PROBLEM REQUIREMENTS: Reproduce each of the rows below word for word, keeping every line, bracket, and number unchanged.

── DATA FOR THE TASK

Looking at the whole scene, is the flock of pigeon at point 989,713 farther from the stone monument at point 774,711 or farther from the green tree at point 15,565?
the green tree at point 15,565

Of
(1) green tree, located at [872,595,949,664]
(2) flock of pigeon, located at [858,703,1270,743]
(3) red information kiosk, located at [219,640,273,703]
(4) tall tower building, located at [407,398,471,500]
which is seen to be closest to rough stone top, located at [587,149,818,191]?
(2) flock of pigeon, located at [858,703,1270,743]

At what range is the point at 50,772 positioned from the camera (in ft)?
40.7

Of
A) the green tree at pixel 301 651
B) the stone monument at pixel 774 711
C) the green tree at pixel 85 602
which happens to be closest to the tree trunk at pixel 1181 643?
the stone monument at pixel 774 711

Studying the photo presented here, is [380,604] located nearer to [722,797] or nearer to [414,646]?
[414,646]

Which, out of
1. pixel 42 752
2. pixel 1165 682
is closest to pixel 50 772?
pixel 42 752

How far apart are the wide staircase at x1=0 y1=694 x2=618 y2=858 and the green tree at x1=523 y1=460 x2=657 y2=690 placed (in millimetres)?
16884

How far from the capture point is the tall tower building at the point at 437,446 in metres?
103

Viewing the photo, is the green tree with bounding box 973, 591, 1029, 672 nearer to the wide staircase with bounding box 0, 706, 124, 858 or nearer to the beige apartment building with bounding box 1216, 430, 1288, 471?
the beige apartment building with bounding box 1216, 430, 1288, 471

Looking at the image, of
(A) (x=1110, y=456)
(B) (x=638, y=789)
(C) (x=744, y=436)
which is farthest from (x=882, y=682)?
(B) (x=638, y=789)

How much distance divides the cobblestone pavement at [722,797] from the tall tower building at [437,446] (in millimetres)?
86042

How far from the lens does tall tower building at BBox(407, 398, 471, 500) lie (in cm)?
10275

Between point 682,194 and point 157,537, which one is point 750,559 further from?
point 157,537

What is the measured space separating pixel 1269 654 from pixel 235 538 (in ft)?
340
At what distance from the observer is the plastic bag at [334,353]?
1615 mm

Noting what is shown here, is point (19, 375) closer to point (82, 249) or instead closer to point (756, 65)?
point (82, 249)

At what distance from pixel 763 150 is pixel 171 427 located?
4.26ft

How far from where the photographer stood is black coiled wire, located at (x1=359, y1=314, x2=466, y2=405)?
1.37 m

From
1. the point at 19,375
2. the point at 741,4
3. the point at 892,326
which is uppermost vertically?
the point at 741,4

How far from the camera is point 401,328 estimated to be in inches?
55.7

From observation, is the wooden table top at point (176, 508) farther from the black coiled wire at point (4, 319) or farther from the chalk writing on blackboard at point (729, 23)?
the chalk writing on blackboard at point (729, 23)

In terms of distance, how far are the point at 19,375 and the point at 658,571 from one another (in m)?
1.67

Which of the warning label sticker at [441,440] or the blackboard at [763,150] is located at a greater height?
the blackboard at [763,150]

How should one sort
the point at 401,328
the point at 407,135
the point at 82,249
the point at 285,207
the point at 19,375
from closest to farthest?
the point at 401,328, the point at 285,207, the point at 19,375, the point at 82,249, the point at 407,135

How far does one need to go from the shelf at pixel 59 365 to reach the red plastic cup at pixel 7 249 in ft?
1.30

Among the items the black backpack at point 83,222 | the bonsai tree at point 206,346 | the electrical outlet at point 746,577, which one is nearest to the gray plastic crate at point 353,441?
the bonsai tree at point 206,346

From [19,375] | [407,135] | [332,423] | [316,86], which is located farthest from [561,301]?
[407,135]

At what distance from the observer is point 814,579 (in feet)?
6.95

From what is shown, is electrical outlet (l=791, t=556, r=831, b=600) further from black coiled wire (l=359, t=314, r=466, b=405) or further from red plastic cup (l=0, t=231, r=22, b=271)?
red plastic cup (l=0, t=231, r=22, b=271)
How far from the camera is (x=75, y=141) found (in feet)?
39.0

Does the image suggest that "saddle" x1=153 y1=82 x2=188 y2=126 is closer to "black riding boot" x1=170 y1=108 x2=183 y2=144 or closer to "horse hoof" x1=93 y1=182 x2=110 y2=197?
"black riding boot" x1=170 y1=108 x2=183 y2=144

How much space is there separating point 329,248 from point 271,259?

────

EXERCISE ANSWER:
Looking at the whole scene, is the flock of pigeon at point 989,713 farther from the stone monument at point 774,711 or farther from the green tree at point 15,565?
the green tree at point 15,565

Of
(1) green tree, located at [872,595,949,664]
(2) flock of pigeon, located at [858,703,1270,743]
(3) red information kiosk, located at [219,640,273,703]
(4) tall tower building, located at [407,398,471,500]
which is seen to be closest to rough stone top, located at [587,149,818,191]?
(2) flock of pigeon, located at [858,703,1270,743]

At what range is the point at 50,772 positioned from the camera (in ft)?
40.7

Of
A) the green tree at pixel 301 651
B) the stone monument at pixel 774 711
C) the green tree at pixel 85 602
which happens to be closest to the tree trunk at pixel 1181 643?
the stone monument at pixel 774 711

Studying the photo presented here, is [380,604] located nearer to [722,797] or nearer to [414,646]?
[414,646]

Which, out of
1. pixel 42 752
2. pixel 1165 682
is closest to pixel 50 772?
pixel 42 752

How far apart are the wide staircase at x1=0 y1=694 x2=618 y2=858 and the green tree at x1=523 y1=460 x2=657 y2=690 placed (in millimetres)?
16884

How far from the capture point is the tall tower building at the point at 437,446 in metres?
103

Viewing the photo, is the green tree with bounding box 973, 591, 1029, 672 nearer to the wide staircase with bounding box 0, 706, 124, 858 or nearer to the beige apartment building with bounding box 1216, 430, 1288, 471?
the beige apartment building with bounding box 1216, 430, 1288, 471

Looking at the image, of
(A) (x=1110, y=456)
(B) (x=638, y=789)
(C) (x=744, y=436)
which is farthest from (x=882, y=682)?
(B) (x=638, y=789)

How much distance divides the cobblestone pavement at [722,797] from the tall tower building at [437,446] (in millimetres)?
86042

How far from the lens does tall tower building at BBox(407, 398, 471, 500) lie (in cm)?
10275

Between point 682,194 and point 157,537, which one is point 750,559 further from?
point 157,537

What is the measured space separating pixel 1269 654 from pixel 235 538 (in ft)?
340
At what distance from the observer is the plastic bag at [334,353]?
1615 mm

Noting what is shown here, is point (19, 375) closer to point (82, 249) or instead closer to point (756, 65)?
point (82, 249)

At what distance from pixel 763 150 is pixel 171 427 located?
4.26ft

How far from where the photographer stood is black coiled wire, located at (x1=359, y1=314, x2=466, y2=405)?
1.37 m

From
1. the point at 19,375
2. the point at 741,4
3. the point at 892,326
which is uppermost vertically?
the point at 741,4

How far from the camera is point 401,328 estimated to be in inches?
55.7

From observation, is the wooden table top at point (176, 508) farther from the black coiled wire at point (4, 319) or farther from the chalk writing on blackboard at point (729, 23)?
the chalk writing on blackboard at point (729, 23)

In terms of distance, how far are the point at 19,375 and the point at 658,571 from one another (in m)?
1.67

Which of the warning label sticker at [441,440] or the blackboard at [763,150] is located at a greater height?
the blackboard at [763,150]

How should one sort
the point at 401,328
the point at 407,135
the point at 82,249
the point at 285,207
the point at 19,375
from closest to farthest?
the point at 401,328, the point at 285,207, the point at 19,375, the point at 82,249, the point at 407,135

How far does one need to go from the shelf at pixel 59 365 to reach the red plastic cup at pixel 7 249 in ft?
1.30

Among the items the black backpack at point 83,222 | the bonsai tree at point 206,346 | the electrical outlet at point 746,577, which one is nearest to the gray plastic crate at point 353,441?
the bonsai tree at point 206,346

From [19,375] | [407,135] | [332,423] | [316,86], which is located farthest from [561,301]?
[407,135]

At what distance from the observer is point 814,579 (in feet)?
6.95

From what is shown, is electrical outlet (l=791, t=556, r=831, b=600) further from black coiled wire (l=359, t=314, r=466, b=405) or further from red plastic cup (l=0, t=231, r=22, b=271)?
red plastic cup (l=0, t=231, r=22, b=271)
How far from the camera is (x=75, y=141) found (in feet)?
39.0

Does the image suggest that "saddle" x1=153 y1=82 x2=188 y2=126 is closer to "black riding boot" x1=170 y1=108 x2=183 y2=144 or closer to "horse hoof" x1=93 y1=182 x2=110 y2=197?
"black riding boot" x1=170 y1=108 x2=183 y2=144

How much space is there separating point 329,248 from point 271,259?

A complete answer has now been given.